Tuesday, April 2, 2013

Why There Won't be a Bobo5.

"J Bean lied to me tonight," I thought as I puffed away on my bi-annual cigarette looking out over our alley from the back porch in the cool Chicago night. I was trying not to place too much importance on the event but simultaneously feeling like we had reached the end of an era. An end to the days when I could believe whatever this little one told me (at least after a few well placed questions). Her untruths to this point, as a new 4 year old, had consisted only of miscommunication and the occasional feeble attempt to blame a mistake on an imaginary friend or a real friend who hadn't visited in weeks. These stories always self-imploded with the simple suggestion they might not be true. Not this time. This time it was a bald face lie and it didn't run from my interrogation like fleeting shadows when the curtains are flung open as the others had. This one stood its ground and looked at me through the big blue eyes of my sweet little girl.

"I'm going to ask you again," I started, "Did you try to feed Bobo tonight without asking me?"

I had already been over this territory at least three times and had been met with incredulity and faux injury at my doubt. The sincerity of her claim to innocence was so genuine, on the face of it, that I began searching for explanations to the fish food pellets covering the water like so many berries in a Wisconsin cranberry marsh.
Wisconsin cranberry marsh

Had I been overfeeding the fish for days and not realized it? Perhaps Vv fumbled and opened the lid too much as she fed him inadvertently spilling food? J Bean offered what she felt was the reasonable possibility that our recent houseguest having just departed with Vv for a lady's night may have actually been to blame for the disaster. Finally, after denial upon denial, I told J Bean I knew it was either her or her mother and that I was going to call Vv at that moment to find out. One last time I tried, "Is there anything you need to tell me before I make that call? You're going to be in bigger trouble if I have to make a call to find out you are lying to me." Her eyes moved downward and her lips quivered momentarily.

### DATASET EXTRACT
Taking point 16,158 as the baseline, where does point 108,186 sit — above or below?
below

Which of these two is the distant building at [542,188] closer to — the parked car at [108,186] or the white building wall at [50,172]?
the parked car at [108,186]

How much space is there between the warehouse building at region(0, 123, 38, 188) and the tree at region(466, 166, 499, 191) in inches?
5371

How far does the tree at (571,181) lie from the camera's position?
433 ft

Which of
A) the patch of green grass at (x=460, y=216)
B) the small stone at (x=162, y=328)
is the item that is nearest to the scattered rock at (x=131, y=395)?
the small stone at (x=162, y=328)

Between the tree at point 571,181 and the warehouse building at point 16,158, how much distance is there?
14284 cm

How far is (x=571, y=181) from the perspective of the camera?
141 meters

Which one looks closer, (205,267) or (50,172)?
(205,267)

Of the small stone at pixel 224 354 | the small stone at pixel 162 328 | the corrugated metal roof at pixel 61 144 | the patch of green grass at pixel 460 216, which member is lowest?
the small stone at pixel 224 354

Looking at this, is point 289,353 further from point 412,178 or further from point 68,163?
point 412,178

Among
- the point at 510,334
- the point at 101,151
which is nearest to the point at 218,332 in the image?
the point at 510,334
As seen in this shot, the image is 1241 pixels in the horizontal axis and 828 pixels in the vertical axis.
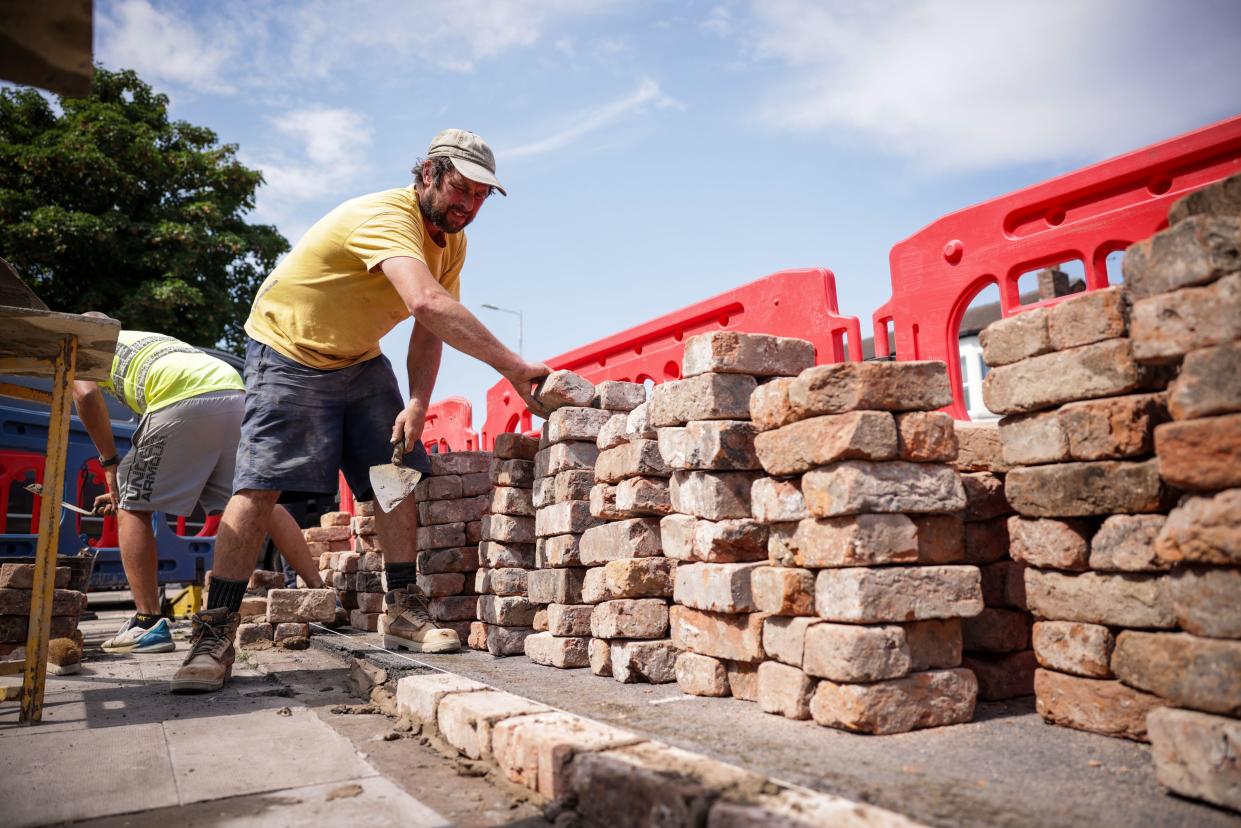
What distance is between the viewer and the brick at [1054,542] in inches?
98.3

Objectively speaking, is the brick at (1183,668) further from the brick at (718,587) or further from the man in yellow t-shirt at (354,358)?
the man in yellow t-shirt at (354,358)

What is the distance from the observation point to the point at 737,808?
1.63 meters

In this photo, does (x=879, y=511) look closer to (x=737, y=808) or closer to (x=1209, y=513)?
(x=1209, y=513)

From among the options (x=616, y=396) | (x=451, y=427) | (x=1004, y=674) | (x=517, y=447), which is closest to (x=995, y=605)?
(x=1004, y=674)

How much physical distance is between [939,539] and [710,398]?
994mm

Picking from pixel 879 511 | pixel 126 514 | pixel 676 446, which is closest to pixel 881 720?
pixel 879 511

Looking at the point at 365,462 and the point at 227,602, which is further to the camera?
the point at 365,462

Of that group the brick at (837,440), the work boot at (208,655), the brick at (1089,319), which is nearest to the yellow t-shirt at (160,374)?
the work boot at (208,655)

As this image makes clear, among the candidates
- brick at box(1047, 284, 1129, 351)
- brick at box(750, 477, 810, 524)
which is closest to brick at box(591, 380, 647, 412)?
brick at box(750, 477, 810, 524)

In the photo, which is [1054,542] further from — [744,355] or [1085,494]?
[744,355]

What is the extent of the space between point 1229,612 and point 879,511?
0.93m

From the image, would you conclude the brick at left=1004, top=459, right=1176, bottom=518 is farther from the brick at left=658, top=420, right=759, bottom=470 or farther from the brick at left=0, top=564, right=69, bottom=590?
the brick at left=0, top=564, right=69, bottom=590

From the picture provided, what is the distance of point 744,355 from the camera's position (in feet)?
10.8

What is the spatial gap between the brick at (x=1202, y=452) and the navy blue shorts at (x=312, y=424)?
352 centimetres
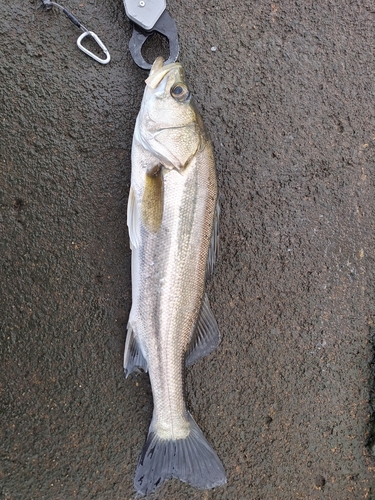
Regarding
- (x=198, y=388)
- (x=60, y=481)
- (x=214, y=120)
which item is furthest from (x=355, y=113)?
(x=60, y=481)

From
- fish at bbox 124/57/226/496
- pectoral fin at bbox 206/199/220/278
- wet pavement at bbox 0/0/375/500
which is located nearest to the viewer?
fish at bbox 124/57/226/496

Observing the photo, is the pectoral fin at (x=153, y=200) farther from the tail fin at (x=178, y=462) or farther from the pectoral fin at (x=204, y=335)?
the tail fin at (x=178, y=462)

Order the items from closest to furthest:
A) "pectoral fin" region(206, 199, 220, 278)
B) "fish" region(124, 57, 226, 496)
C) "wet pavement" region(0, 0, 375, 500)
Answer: "fish" region(124, 57, 226, 496) < "pectoral fin" region(206, 199, 220, 278) < "wet pavement" region(0, 0, 375, 500)

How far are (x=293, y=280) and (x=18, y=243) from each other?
1.79m

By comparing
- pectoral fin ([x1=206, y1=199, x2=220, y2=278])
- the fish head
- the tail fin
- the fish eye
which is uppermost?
the fish eye

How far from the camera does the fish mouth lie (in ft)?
7.79

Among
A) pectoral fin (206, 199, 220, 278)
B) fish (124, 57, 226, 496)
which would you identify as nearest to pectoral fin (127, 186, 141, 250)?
fish (124, 57, 226, 496)

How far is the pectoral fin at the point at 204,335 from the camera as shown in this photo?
244cm

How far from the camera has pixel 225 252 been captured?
9.09ft

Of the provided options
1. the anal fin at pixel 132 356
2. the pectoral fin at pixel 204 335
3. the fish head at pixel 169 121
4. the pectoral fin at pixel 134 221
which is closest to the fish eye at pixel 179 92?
the fish head at pixel 169 121

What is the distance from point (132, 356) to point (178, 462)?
2.17 feet

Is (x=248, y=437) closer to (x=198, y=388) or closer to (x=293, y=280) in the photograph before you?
(x=198, y=388)

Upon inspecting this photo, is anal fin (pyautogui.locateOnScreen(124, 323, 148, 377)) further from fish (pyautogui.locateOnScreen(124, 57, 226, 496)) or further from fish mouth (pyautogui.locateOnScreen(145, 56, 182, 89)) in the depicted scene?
fish mouth (pyautogui.locateOnScreen(145, 56, 182, 89))

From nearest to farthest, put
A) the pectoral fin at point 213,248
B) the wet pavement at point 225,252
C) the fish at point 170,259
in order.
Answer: the fish at point 170,259, the pectoral fin at point 213,248, the wet pavement at point 225,252
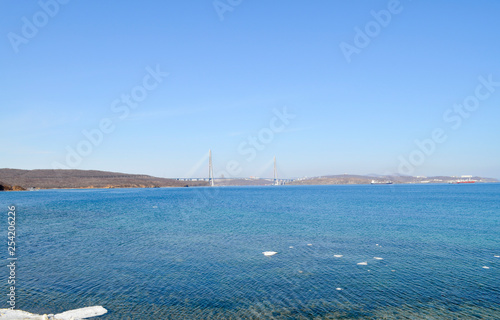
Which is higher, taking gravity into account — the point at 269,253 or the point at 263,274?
the point at 269,253

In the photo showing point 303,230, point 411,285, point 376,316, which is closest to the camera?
point 376,316

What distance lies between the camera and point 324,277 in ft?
54.2

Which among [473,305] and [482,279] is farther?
[482,279]

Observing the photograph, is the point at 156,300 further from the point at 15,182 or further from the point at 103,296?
the point at 15,182

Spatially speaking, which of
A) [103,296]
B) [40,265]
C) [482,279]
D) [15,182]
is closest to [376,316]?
[482,279]

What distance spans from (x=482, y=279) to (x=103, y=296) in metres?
18.9

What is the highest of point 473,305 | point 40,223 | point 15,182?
point 15,182

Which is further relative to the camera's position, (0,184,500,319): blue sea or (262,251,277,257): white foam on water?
(262,251,277,257): white foam on water

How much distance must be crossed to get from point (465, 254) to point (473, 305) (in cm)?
1027

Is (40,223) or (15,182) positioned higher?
(15,182)

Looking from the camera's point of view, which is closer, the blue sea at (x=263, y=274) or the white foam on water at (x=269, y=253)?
the blue sea at (x=263, y=274)

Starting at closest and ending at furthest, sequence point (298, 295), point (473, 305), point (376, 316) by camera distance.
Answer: point (376, 316) < point (473, 305) < point (298, 295)

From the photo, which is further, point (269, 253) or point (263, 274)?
point (269, 253)

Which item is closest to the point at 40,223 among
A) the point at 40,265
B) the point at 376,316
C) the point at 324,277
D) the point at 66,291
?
the point at 40,265
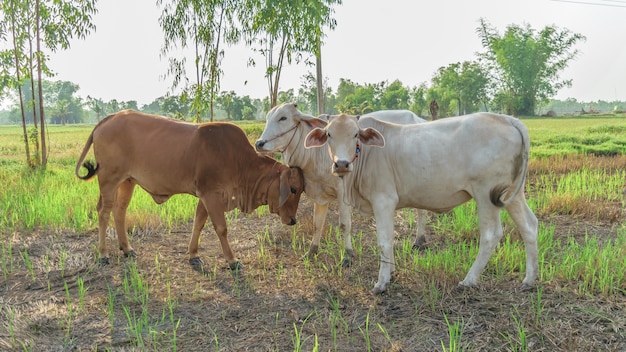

### TASK REQUIREMENTS
A) Reproduce the passage of the blog post about J Bean and Bobo's fish food from "Had I been overfeeding" to "lips quivered momentarily.", word for word.
B) Pick up the blog post about J Bean and Bobo's fish food after its final sentence, and continue the story from that point.

### ANSWERS FOR THE TASKS
A)
Had I been overfeeding the fish for days and not realized it? Perhaps Vv fumbled and opened the lid too much as she fed him inadvertently spilling food? J Bean offered what she felt was the reasonable possibility that our recent houseguest having just departed with Vv for a lady's night may have actually been to blame for the disaster. Finally, after denial upon denial, I told J Bean I knew it was either her or her mother and that I was going to call Vv at that moment to find out. One last time I tried, "Is there anything you need to tell me before I make that call? You're going to be in bigger trouble if I have to make a call to find out you are lying to me." Her eyes moved downward and her lips quivered momentarily.

B)
"It was me, Daddy, I fed Bobo too much. I climbed up on that chair and put some food in. I'm sorry, I just wanted to do it." I had to stiffen my own upper lip. I let out a sigh of relief that she hadn't held on to the fib any longer. (I once denied taking a bite out of a block of cheese at my Grandma's house despite being a perfect dental match to the thief, so I was relieved that my firstborn had stopped short of the level of my deception.) However, Bobo had been sickly for days and this was probably going to be the straw that broke the Betta's back. More importantly, messing with the aquarium had been addressed before and was certainly known to be against the rules.

J Bean took her lumps. We had a long talk with several reminders to look in my eyes while I was talking; a trick I learned from many a lecture while wishing I could be free of the penetrating gaze of my father's eyes. The lecture session in itself is a punishment she would gladly give up a month of play-dates to avoid. She accepted there would be no TV over the weekend and that she would have an early bedtime and she came to terms with my disappointment.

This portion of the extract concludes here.